Leave out the pictures and reproduce all of the data exactly.

• DATASET EXCERPTS
↓↓↓
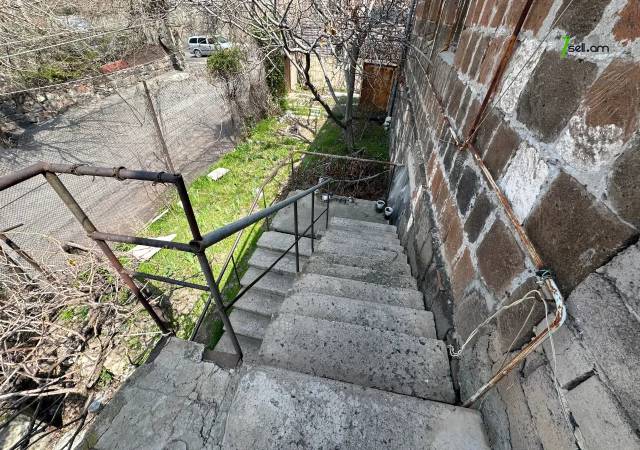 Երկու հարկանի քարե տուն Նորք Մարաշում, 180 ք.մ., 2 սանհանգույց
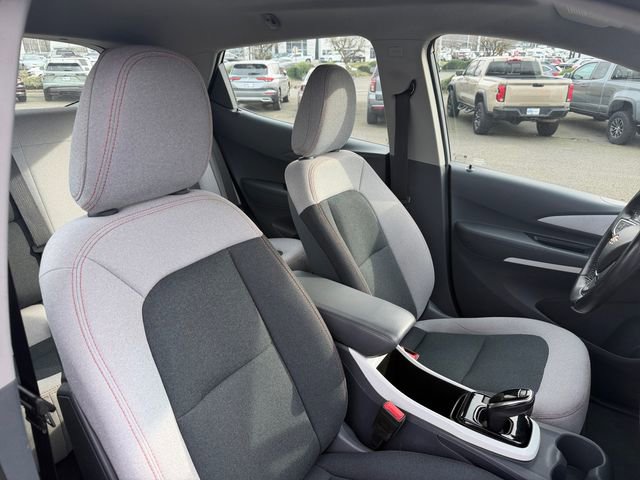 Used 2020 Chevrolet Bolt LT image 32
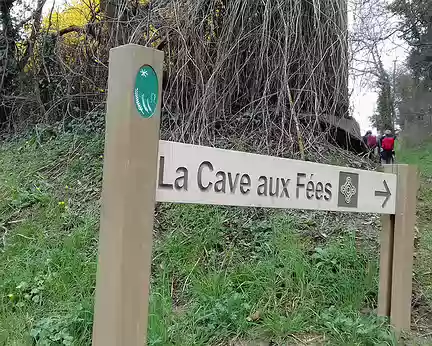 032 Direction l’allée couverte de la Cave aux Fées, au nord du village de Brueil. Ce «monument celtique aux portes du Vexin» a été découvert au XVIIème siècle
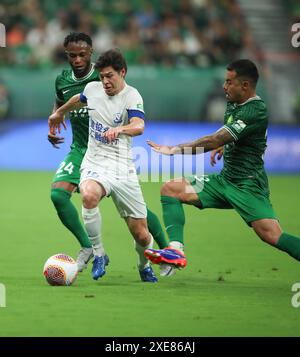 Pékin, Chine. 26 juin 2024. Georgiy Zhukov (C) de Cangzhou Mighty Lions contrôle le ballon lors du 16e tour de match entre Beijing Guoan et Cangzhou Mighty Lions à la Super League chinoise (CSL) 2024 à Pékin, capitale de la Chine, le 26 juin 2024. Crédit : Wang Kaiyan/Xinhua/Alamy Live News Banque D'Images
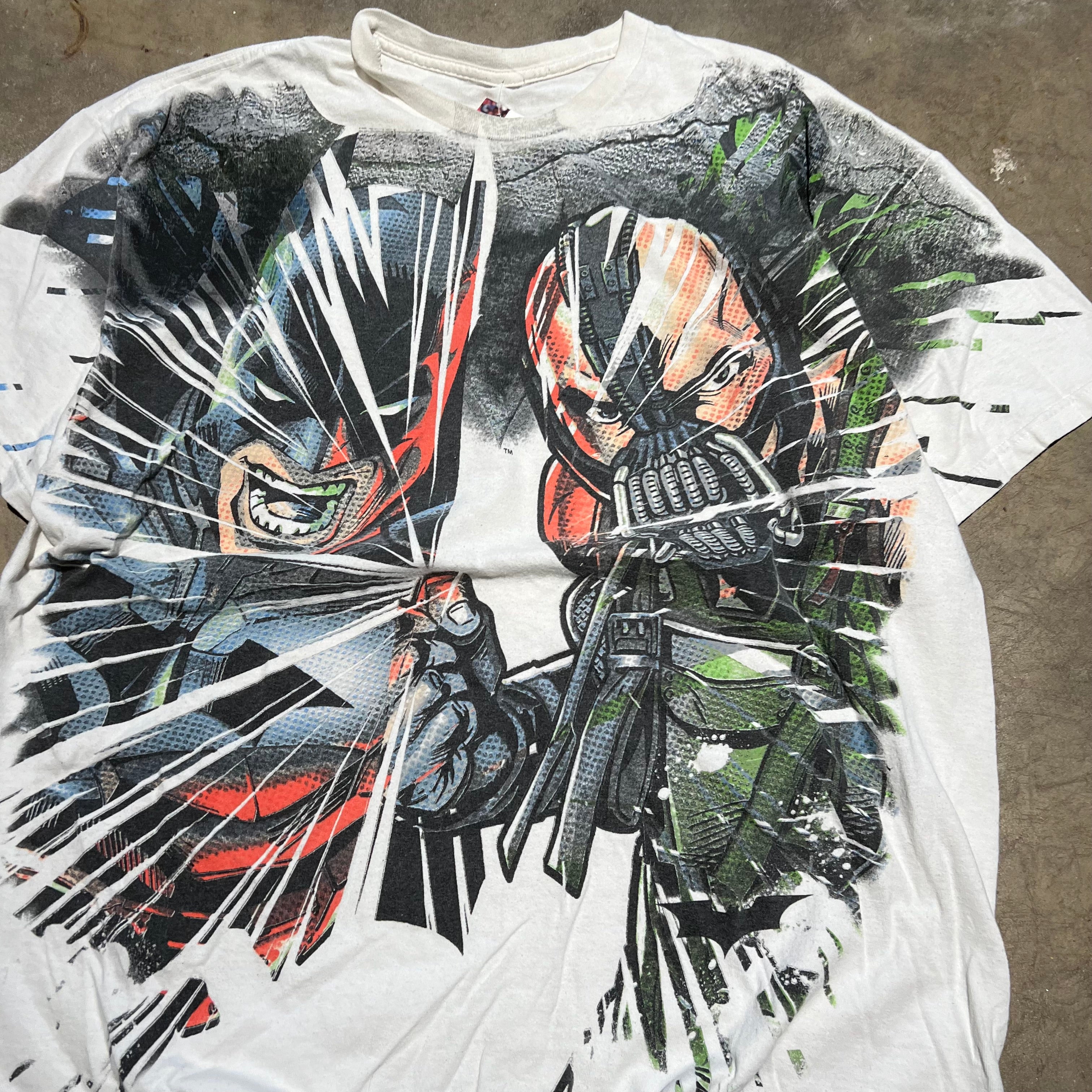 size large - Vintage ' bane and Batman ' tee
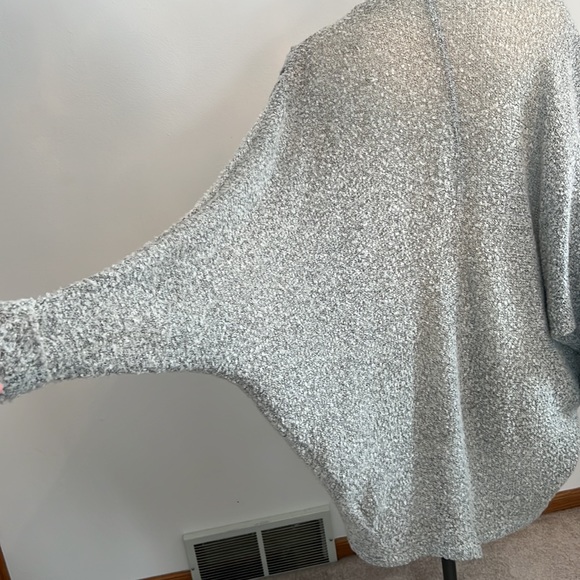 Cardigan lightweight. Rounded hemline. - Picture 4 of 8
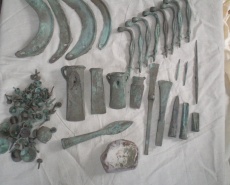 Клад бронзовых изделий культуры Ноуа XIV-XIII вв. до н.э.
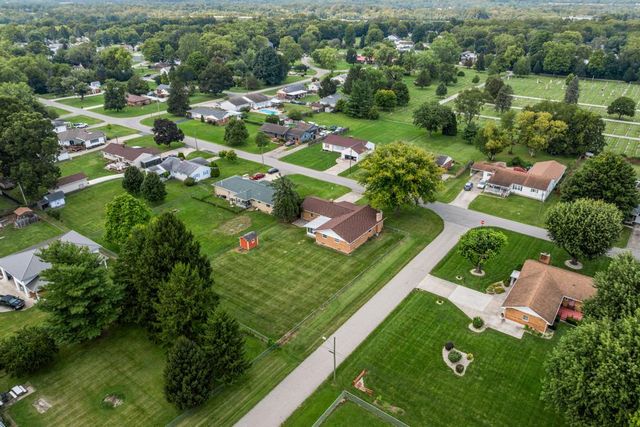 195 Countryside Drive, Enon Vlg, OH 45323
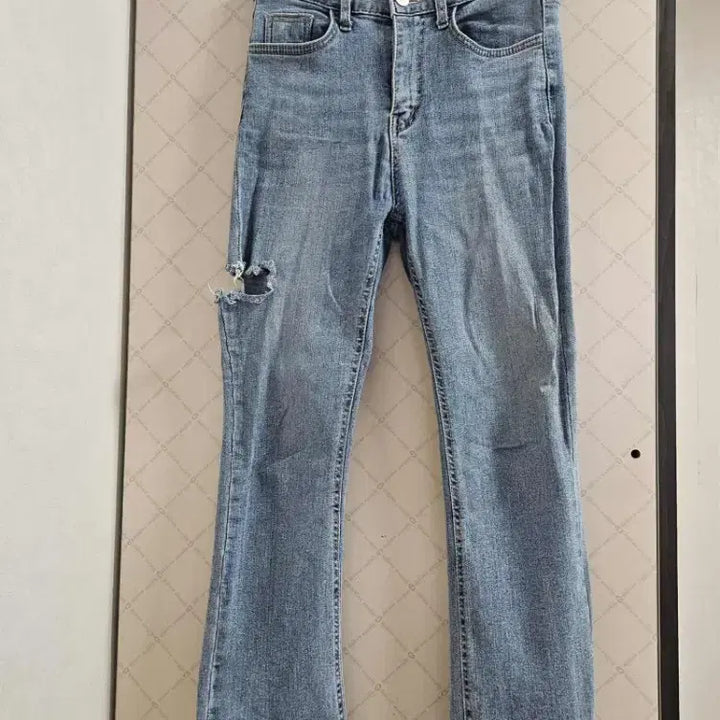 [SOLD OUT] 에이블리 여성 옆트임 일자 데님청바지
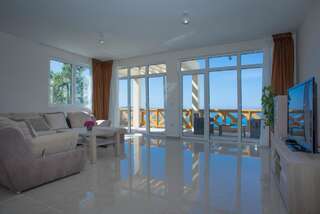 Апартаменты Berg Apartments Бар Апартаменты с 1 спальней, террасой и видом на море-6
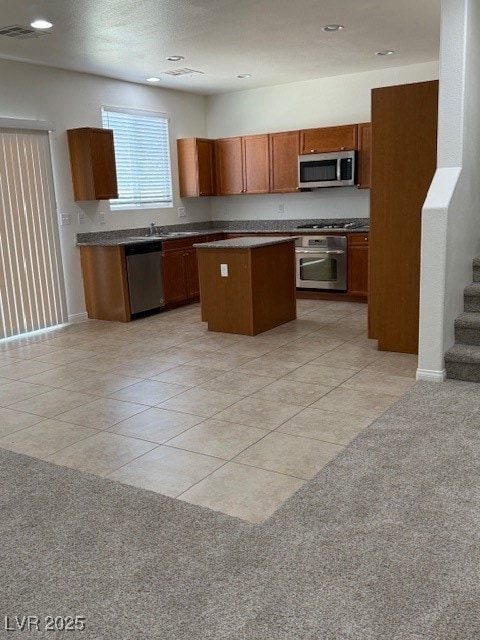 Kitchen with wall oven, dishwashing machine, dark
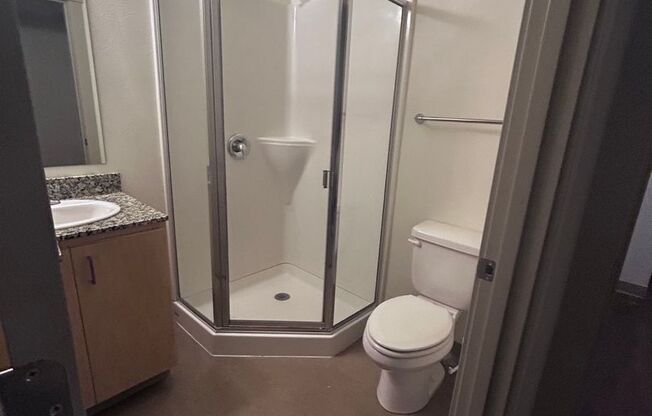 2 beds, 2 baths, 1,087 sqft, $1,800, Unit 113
↑↑↑
• ANSWER TO THIS TASK
 Երկու հարկանի քարե տուն Նորք Մարաշում, 180 ք.մ., 2 սանհանգույց
 Used 2020 Chevrolet Bolt LT image 32
 032 Direction l’allée couverte de la Cave aux Fées, au nord du village de Brueil. Ce «monument celtique aux portes du Vexin» a été découvert au XVIIème siècle
 Pékin, Chine. 26 juin 2024. Georgiy Zhukov (C) de Cangzhou Mighty Lions contrôle le ballon lors du 16e tour de match entre Beijing Guoan et Cangzhou Mighty Lions à la Super League chinoise (CSL) 2024 à Pékin, capitale de la Chine, le 26 juin 2024. Crédit : Wang Kaiyan/Xinhua/Alamy Live News Banque D'Images
 size large - Vintage ' bane and Batman ' tee
 Cardigan lightweight. Rounded hemline. - Picture 4 of 8
 Клад бронзовых изделий культуры Ноуа XIV-XIII вв. до н.э.
 195 Countryside Drive, Enon Vlg, OH 45323
 [SOLD OUT] 에이블리 여성 옆트임 일자 데님청바지
 Апартаменты Berg Apartments Бар Апартаменты с 1 спальней, террасой и видом на море-6
 Kitchen with wall oven, dishwashing machine, dark
 2 beds, 2 baths, 1,087 sqft, $1,800, Unit 113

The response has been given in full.